◆ **Exercise objective**
Can you format the rows below, starting with the one that contains "You Can Be Yourself" and ending with the one that contains "Lube Technician Warning", both included, as a Markdown table with the columns Row and Text? Number each row, skip blank lines, and leave the pictures out.

◆ **Information given**
########
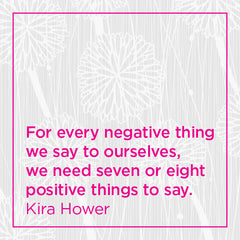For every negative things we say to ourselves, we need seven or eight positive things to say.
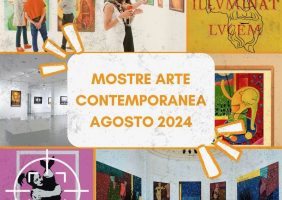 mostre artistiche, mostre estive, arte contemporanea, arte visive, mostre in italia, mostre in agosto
########
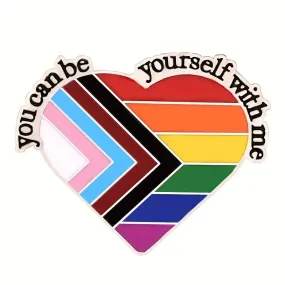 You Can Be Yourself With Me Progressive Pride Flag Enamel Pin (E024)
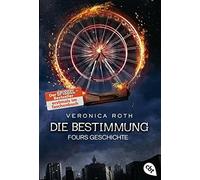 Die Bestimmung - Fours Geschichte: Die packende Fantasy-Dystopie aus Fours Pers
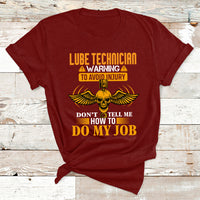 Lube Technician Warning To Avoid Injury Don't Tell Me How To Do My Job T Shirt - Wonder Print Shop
########
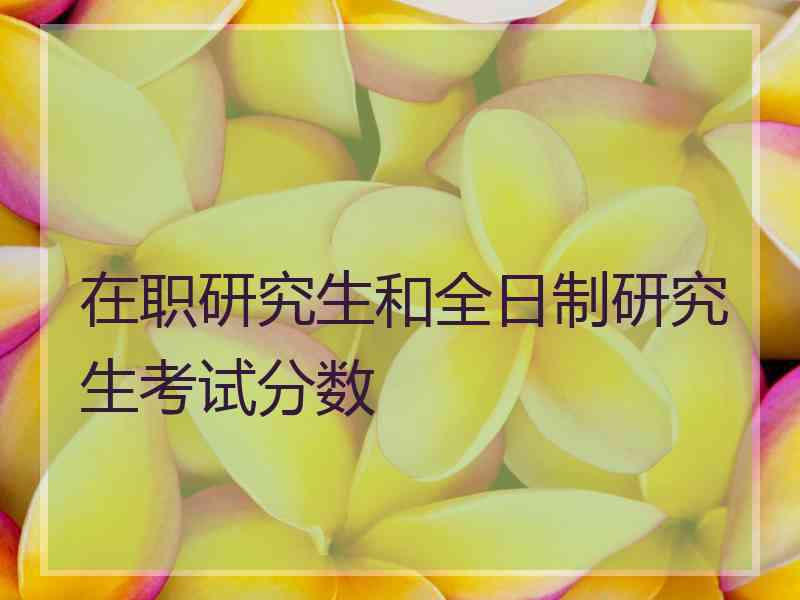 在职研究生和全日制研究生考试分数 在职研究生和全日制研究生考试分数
########
◆ **Your response**
| Row | Text |
|---|---|
| 1 |  You Can Be Yourself With Me Progressive Pride Flag Enamel Pin (E024) |
| 2 |  Die Bestimmung - Fours Geschichte: Die packende Fantasy-Dystopie aus Fours Pers |
| 3 |  Lube Technician Warning To Avoid Injury Don't Tell Me How To Do My Job T Shirt - Wonder Print Shop |